[Source material Boundary: Start]
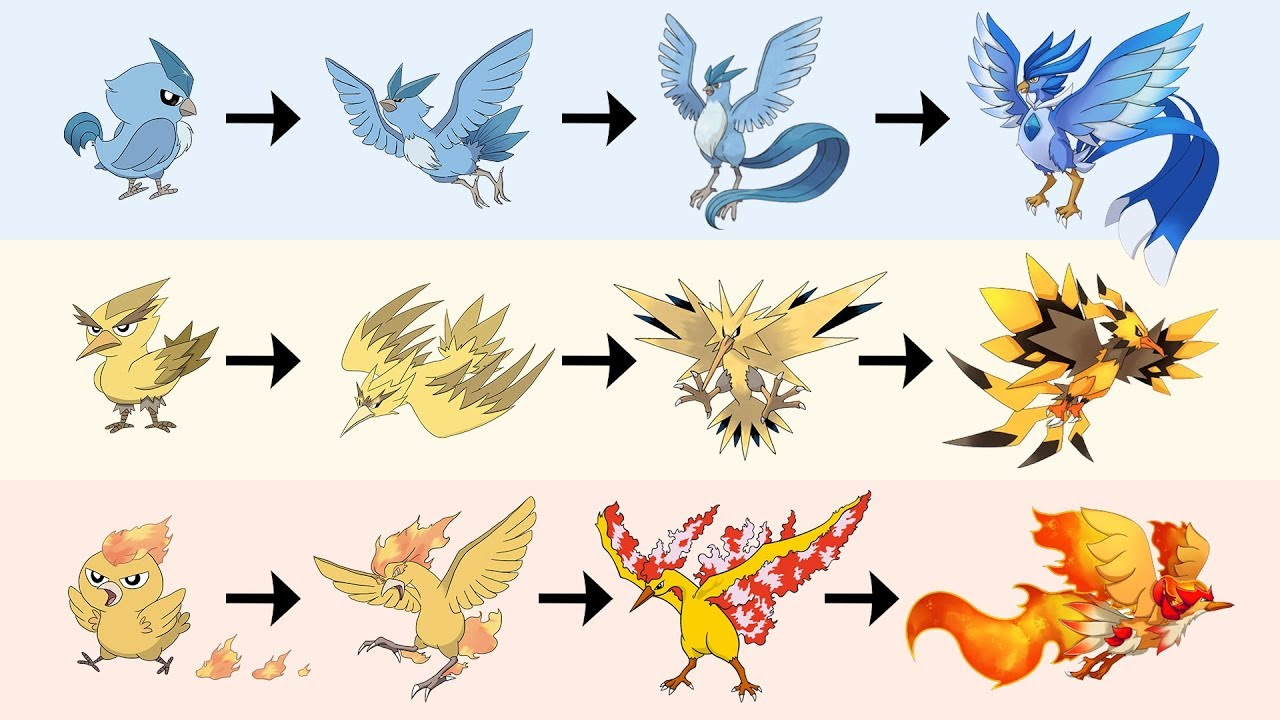 All Legendary Birds Evolution | Pokemon Gen 8 Fanart - YouTube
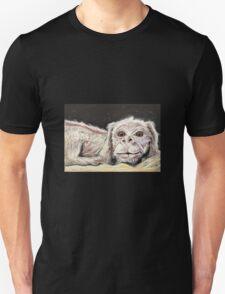 Falkor the Luck Dragon. T-Shirt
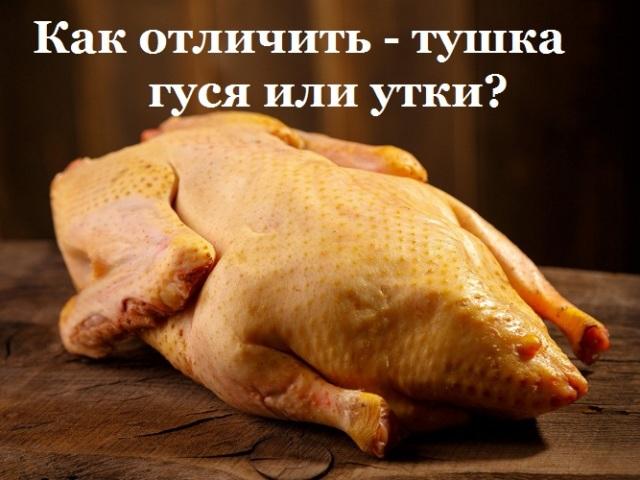 Як відрізнити тушку гусака від качки?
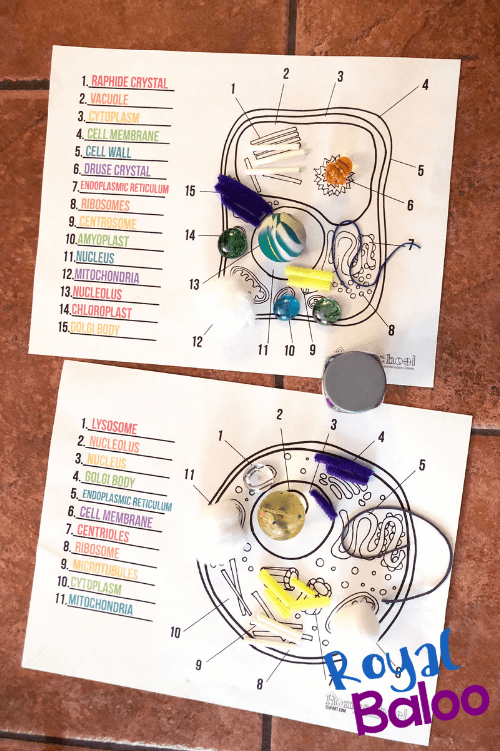 cell worksheets with materials to represent different parts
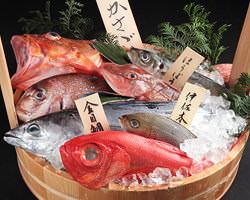 四季折々の新鮮な魚介類を 楽しんで頂けます。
[Source material Boundary: End]
Exercise >> Without any pictures, return the entries exactly as given.

Answer below >>
 All Legendary Birds Evolution | Pokemon Gen 8 Fanart - YouTube
 Falkor the Luck Dragon. T-Shirt
 Як відрізнити тушку гусака від качки?
 cell worksheets with materials to represent different parts
 四季折々の新鮮な魚介類を 楽しんで頂けます。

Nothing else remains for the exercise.